Can you copy out, word for word, the rows from the line containing "What is the distance of" through the line containing "1.00 meters", including both of those lines?

[start]

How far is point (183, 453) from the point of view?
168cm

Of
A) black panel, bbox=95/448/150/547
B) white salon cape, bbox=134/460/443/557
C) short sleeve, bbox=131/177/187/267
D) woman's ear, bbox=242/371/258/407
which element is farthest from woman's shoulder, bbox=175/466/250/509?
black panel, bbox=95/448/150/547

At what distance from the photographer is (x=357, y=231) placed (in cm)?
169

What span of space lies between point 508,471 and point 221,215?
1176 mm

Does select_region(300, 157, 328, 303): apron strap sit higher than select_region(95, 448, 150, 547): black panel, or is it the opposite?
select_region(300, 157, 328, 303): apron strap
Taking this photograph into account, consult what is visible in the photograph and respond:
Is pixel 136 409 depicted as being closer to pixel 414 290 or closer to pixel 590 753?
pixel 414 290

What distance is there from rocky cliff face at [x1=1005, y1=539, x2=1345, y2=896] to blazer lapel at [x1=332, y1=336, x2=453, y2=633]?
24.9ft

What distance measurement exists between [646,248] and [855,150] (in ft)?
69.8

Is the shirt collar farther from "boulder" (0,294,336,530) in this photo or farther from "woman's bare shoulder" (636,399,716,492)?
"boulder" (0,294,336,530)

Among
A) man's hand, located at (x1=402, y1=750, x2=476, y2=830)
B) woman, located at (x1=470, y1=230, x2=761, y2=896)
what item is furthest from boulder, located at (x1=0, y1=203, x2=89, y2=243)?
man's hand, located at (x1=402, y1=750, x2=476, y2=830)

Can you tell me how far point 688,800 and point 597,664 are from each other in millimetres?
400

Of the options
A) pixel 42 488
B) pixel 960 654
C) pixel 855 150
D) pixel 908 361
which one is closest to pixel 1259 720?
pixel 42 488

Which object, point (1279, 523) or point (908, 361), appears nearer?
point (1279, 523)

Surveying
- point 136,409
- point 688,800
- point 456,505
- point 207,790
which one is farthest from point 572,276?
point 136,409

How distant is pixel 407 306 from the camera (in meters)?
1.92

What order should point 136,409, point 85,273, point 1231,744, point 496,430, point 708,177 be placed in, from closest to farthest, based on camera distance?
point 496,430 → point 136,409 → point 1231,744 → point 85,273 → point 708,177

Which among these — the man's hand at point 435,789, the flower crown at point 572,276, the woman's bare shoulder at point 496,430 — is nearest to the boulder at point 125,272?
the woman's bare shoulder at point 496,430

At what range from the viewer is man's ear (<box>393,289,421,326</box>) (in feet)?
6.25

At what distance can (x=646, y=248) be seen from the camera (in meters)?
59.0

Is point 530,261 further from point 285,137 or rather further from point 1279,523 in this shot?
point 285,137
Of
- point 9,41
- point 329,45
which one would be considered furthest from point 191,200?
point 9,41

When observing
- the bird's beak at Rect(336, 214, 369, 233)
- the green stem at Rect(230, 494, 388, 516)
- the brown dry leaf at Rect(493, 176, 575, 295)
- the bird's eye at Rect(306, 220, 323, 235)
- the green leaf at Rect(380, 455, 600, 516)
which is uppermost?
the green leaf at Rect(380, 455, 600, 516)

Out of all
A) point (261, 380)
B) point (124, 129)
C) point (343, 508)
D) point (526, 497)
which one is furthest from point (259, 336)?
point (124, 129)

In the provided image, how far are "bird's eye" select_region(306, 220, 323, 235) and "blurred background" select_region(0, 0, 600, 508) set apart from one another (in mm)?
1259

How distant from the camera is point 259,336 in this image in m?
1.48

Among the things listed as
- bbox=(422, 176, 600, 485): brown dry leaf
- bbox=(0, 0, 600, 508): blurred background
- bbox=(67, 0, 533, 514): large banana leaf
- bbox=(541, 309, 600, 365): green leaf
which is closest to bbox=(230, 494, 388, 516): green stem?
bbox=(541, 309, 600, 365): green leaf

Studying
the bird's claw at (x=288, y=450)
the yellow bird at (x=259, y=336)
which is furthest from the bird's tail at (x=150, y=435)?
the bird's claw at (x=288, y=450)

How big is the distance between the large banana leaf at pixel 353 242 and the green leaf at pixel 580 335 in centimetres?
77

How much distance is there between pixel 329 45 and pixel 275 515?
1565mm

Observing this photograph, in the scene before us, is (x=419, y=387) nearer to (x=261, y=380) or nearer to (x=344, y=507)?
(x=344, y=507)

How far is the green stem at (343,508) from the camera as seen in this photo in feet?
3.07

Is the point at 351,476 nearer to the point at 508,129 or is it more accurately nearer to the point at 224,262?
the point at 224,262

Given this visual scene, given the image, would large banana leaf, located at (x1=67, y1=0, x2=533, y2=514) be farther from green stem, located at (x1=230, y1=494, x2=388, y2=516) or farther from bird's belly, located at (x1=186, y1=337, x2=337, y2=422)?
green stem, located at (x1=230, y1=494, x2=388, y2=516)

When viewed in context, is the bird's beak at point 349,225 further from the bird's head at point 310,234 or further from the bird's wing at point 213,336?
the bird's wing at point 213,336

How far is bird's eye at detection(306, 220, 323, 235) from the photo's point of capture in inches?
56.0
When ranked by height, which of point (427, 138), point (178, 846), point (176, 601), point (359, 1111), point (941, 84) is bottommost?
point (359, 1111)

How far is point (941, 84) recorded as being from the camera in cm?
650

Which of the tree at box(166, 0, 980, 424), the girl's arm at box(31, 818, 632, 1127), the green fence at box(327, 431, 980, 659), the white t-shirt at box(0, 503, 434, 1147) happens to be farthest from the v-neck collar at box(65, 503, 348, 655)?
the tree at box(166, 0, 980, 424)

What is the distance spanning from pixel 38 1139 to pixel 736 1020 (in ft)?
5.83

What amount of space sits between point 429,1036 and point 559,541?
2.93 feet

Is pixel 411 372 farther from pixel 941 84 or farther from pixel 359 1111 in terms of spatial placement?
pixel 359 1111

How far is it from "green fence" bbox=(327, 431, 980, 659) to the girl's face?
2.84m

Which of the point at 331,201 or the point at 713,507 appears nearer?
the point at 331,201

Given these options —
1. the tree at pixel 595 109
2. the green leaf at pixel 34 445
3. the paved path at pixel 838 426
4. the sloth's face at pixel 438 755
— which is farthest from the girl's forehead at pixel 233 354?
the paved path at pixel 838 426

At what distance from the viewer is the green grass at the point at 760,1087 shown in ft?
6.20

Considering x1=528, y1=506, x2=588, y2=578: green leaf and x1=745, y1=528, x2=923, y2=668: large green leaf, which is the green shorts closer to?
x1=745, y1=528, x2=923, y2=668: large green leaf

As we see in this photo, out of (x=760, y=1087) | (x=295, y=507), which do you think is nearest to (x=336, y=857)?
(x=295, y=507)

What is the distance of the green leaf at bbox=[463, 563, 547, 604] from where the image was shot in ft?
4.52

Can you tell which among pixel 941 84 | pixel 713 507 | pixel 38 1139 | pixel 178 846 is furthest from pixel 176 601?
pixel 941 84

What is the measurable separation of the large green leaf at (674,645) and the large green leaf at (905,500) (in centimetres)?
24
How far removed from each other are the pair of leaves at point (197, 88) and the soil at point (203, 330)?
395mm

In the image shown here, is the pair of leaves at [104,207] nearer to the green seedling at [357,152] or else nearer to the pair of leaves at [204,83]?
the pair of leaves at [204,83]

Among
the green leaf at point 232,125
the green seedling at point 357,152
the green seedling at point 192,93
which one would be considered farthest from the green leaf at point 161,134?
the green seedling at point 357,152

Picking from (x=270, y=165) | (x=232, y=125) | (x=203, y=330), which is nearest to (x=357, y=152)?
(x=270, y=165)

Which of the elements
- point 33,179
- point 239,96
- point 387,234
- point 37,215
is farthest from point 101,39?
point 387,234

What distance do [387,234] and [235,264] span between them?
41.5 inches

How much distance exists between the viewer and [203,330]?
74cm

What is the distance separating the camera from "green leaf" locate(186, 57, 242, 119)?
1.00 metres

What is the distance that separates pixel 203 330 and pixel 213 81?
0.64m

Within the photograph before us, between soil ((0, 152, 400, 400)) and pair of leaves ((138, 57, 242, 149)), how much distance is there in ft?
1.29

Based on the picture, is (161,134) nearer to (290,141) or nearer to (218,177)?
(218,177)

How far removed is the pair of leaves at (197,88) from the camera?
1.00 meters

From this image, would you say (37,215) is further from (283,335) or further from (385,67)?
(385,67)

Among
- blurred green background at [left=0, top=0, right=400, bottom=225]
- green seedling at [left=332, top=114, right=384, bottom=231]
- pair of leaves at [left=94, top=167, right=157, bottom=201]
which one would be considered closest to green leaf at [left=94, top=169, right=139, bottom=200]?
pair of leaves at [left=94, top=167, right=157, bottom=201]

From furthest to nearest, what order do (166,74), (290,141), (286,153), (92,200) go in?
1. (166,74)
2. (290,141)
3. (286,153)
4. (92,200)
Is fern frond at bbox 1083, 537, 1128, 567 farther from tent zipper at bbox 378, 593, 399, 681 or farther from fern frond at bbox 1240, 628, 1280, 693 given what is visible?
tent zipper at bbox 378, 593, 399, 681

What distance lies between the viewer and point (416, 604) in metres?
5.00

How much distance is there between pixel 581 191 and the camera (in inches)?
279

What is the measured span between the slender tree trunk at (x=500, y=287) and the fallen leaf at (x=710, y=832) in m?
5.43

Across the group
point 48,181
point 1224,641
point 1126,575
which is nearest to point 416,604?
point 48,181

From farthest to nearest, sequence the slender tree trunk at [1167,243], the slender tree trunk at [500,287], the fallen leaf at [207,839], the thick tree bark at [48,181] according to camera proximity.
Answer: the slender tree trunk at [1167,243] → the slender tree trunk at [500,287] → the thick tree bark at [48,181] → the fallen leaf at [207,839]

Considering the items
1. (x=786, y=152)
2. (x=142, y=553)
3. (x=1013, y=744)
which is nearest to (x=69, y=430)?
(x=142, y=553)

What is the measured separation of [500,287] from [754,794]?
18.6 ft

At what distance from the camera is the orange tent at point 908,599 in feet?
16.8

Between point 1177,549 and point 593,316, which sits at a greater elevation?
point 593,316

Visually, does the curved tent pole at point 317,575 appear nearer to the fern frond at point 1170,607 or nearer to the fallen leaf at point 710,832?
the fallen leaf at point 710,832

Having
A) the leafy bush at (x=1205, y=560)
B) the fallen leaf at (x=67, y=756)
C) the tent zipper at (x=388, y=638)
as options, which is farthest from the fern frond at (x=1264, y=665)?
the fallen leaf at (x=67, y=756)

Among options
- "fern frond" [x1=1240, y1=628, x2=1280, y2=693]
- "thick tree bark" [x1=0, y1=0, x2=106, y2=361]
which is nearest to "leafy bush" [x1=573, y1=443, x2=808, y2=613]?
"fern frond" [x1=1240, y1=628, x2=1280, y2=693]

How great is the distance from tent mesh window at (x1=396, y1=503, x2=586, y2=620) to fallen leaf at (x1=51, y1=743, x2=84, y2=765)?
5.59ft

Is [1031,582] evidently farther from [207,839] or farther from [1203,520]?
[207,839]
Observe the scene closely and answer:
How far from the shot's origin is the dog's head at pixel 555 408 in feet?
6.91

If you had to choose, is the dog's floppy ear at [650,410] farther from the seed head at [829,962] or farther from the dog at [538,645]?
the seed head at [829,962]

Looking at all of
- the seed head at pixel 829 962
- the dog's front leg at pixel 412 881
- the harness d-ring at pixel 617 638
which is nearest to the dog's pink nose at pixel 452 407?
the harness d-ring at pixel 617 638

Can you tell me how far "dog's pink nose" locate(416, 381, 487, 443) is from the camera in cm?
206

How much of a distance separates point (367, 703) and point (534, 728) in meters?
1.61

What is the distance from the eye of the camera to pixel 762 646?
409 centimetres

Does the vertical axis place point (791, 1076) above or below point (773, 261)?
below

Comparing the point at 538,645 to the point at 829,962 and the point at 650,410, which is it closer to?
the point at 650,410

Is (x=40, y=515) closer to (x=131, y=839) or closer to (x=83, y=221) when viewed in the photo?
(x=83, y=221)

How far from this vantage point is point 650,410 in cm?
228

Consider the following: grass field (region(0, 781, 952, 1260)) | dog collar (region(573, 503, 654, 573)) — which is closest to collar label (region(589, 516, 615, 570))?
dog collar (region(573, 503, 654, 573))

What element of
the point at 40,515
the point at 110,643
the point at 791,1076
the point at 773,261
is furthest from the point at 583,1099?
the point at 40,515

[end]

#### [REPLY TO THE EXERCISE]
What is the distance of the green leaf at bbox=[463, 563, 547, 604] from where the image was shot in ft?
4.52

Can you tell which among pixel 941 84 | pixel 713 507 | pixel 38 1139 | pixel 178 846 is furthest from pixel 176 601?
pixel 941 84

What is the measurable separation of the large green leaf at (674,645) and the large green leaf at (905,500) (in centimetres)?
24
How far removed from each other are the pair of leaves at point (197, 88) and the soil at point (203, 330)?
395mm

In the image shown here, is the pair of leaves at [104,207] nearer to the green seedling at [357,152] or else nearer to the pair of leaves at [204,83]?
the pair of leaves at [204,83]

Among
the green leaf at point 232,125
the green seedling at point 357,152
the green seedling at point 192,93
which one would be considered farthest from the green leaf at point 161,134?
the green seedling at point 357,152

Picking from (x=270, y=165) | (x=232, y=125) | (x=203, y=330), which is nearest to (x=357, y=152)?
(x=270, y=165)

Which of the elements
- point 33,179
- point 239,96
- point 387,234
- point 37,215
is farthest from point 101,39?
point 387,234

What distance do [387,234] and [235,264] span between them?
41.5 inches

How much distance exists between the viewer and [203,330]?
74cm

What is the distance separating the camera from "green leaf" locate(186, 57, 242, 119)?
1.00 metres

What is the distance that separates pixel 203 330 and pixel 213 81?
0.64m

Within the photograph before us, between soil ((0, 152, 400, 400)) and pair of leaves ((138, 57, 242, 149)), how much distance is there in ft?
1.29

Based on the picture, is (161,134) nearer to (290,141) or nearer to (218,177)?
(218,177)

How far removed is the pair of leaves at (197,88) from the camera?
1.00 meters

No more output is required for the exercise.